Frontenac Noir

The drive from the Upper Peninsula of Michigan across Wisconsin and into Minnesota to the north of the Twin Cities was long, cold, and grueling for a group of people from the south. Even having a great vehicl to traverse the snow-covered landscape, we just don't have the clothes for us. But, where better to experience Frontenac Noir, the father of yesterday's Frontenac Gris than the state where it was developed.

Frontenac Noir was bred from a vitis raparia grape and something known as Landot Noir, not surprisingly bred in France by Pierre Landot (many grape breeders like the thought of indelibly etching their name in viticulture lore).

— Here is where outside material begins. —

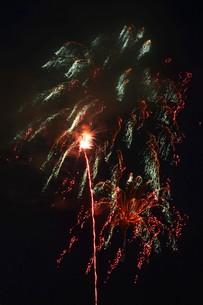 夜空を彩る夏の風物詩 ・ 花火大会の写真素材 [FYI01199323]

It's a fairly light-bodied grape with intense natural sugars and good cold resistance. The otherwise unnamed vitis riparia grape with which it was bred was found growing wild in the winter in central Minnesota. And, naturally, the thoughts were that crossing two grapes that are cold-weather resistant, one already acclimated to the area, would produce an excellent local wine grape.

The key that needed to be discovered in producing this excellent cold-weather grape was a short growing season. The Landot grapes, generally, have late budbreak and early harvest and this was perfect. Combine that with the particular vitis riparia that was discovered happy and healthy in temperatures nearing -40C/-40F and a star was born, so to speak.

Frontenac Noir is blessed with high natural acidity and high natural sugars. This makes it very flexible for winemakers, but also necesstates malolactic fermentation to give the wine important balance. And, while it can be produced in a rosé, or as a traditional dry red wine, and is also sometimes made into a port style, we're focused today on the dry version.

The wines we are tasting today are a deep garnet color in the glass with just a very slight browning along the rim, even when young. On the nose, we get lots of red cherry bursting out at us. On the palate, however, the wine is much darker with purple and black plum, black currants, and a bit of dark chocolate. And, when aged in new rather than used or neutral oak, the combination of the oak and malolactic fermentation tends to make the chocolate into more of a chocolate-vanilla swirl.

Pair these wines with rich, wintry soups and stews, particularly those loaded with chicken and lamb and loads of legumes or perhaps with a savory mushroom roulade.